Provided data START

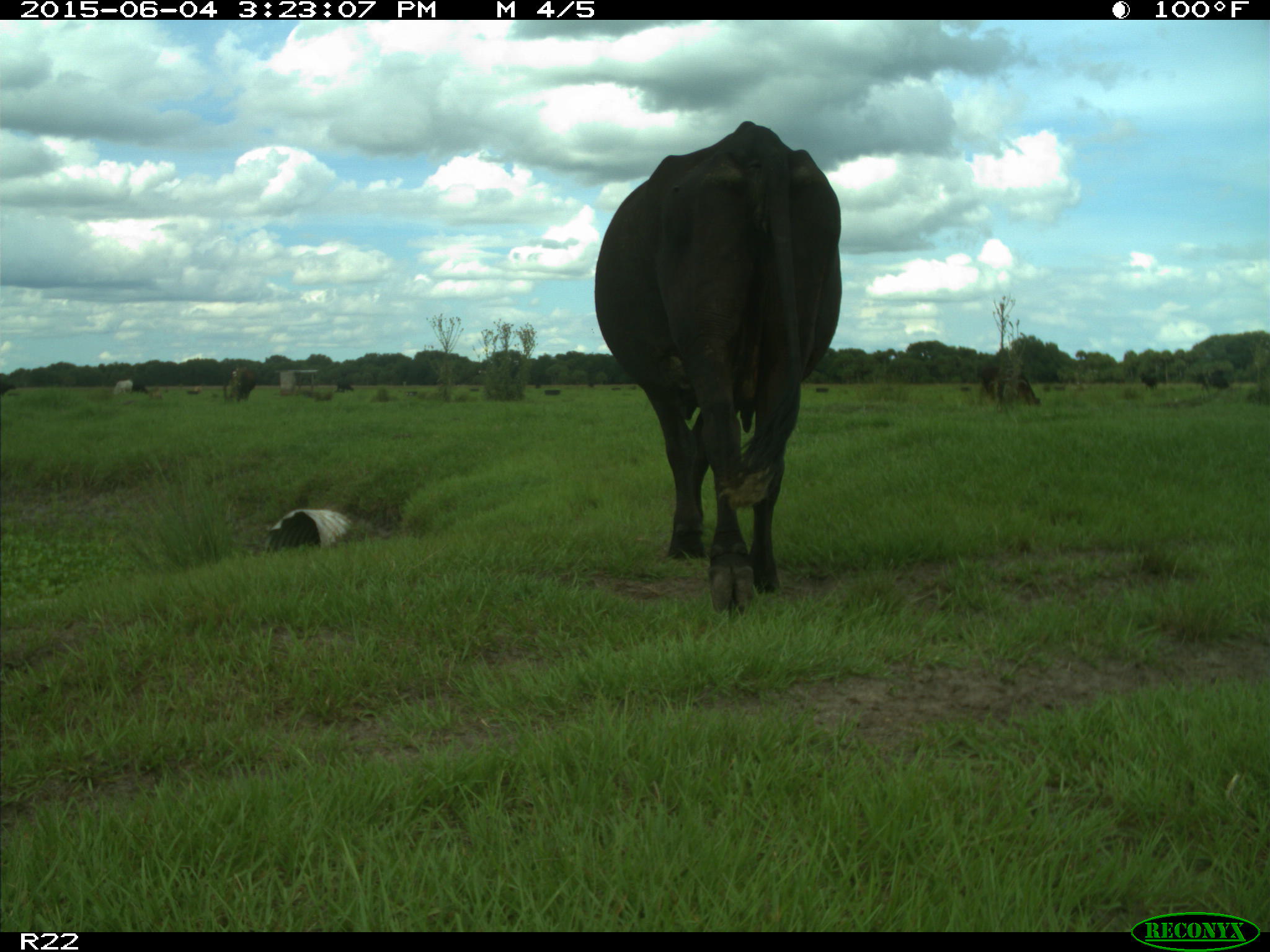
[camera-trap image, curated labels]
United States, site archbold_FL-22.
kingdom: Animalia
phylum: Chordata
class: Mammalia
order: Artiodactyla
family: Bovidae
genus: Bos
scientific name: Bos taurus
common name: domestic cow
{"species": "Bos taurus (domestic cow)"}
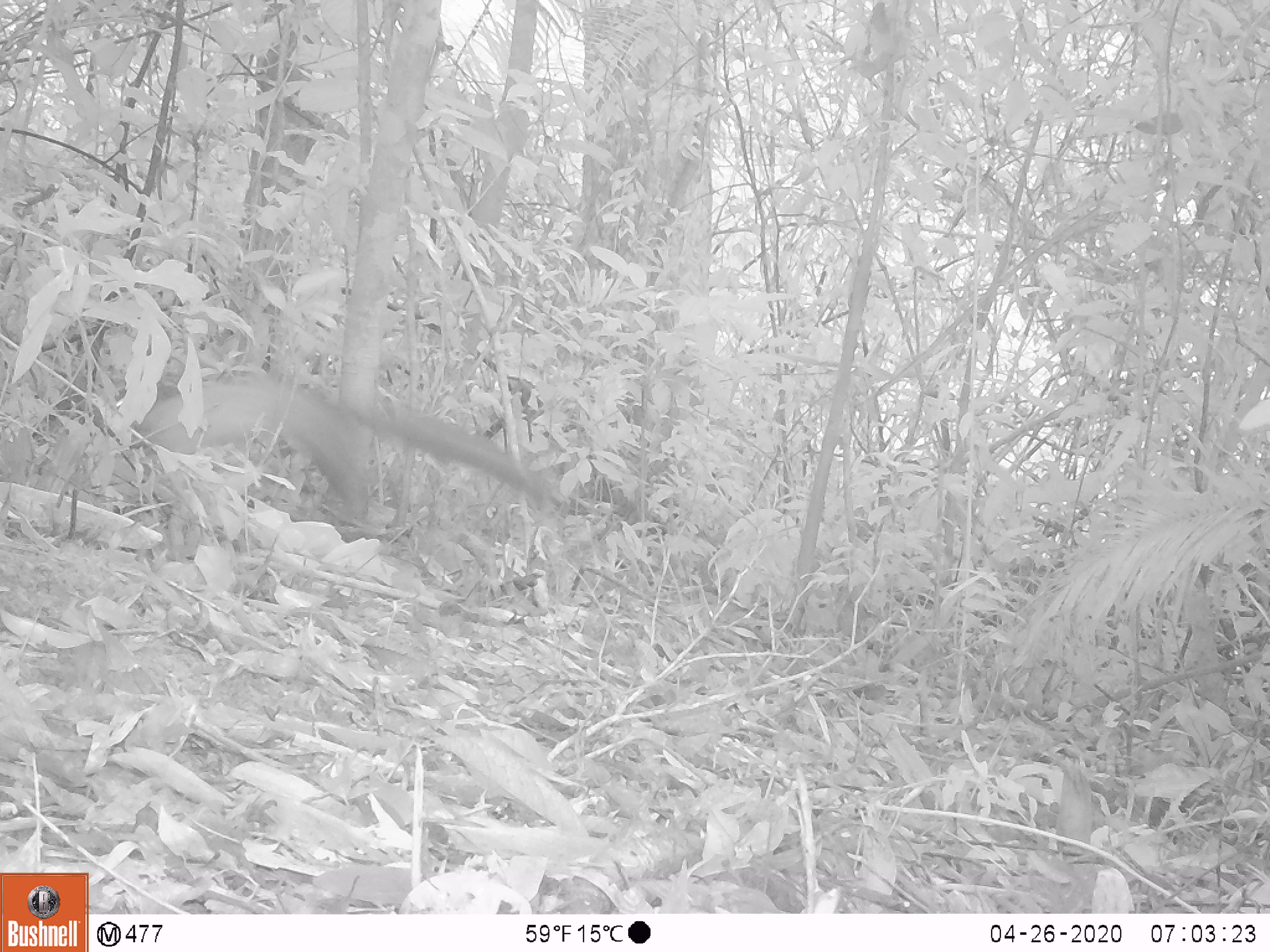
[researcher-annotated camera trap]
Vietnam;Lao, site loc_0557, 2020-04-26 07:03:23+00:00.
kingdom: Animalia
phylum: Chordata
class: Mammalia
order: Carnivora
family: Mustelidae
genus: Martes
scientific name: Martes flavigula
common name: yellow-throated marten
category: yellow throated marten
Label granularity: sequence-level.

Provided data END

Work to be completed:
Copy out all the data above exactly, minus the images.

Result:
[camera-trap image, curated labels]
United States, site archbold_FL-22.
kingdom: Animalia
phylum: Chordata
class: Mammalia
order: Artiodactyla
family: Bovidae
genus: Bos
scientific name: Bos taurus
common name: domestic cow
{"species": "Bos taurus (domestic cow)"}
[researcher-annotated camera trap]
Vietnam;Lao, site loc_0557, 2020-04-26 07:03:23+00:00.
kingdom: Animalia
phylum: Chordata
class: Mammalia
order: Carnivora
family: Mustelidae
genus: Martes
scientific name: Martes flavigula
common name: yellow-throated marten
category: yellow throated marten
Label granularity: sequence-level.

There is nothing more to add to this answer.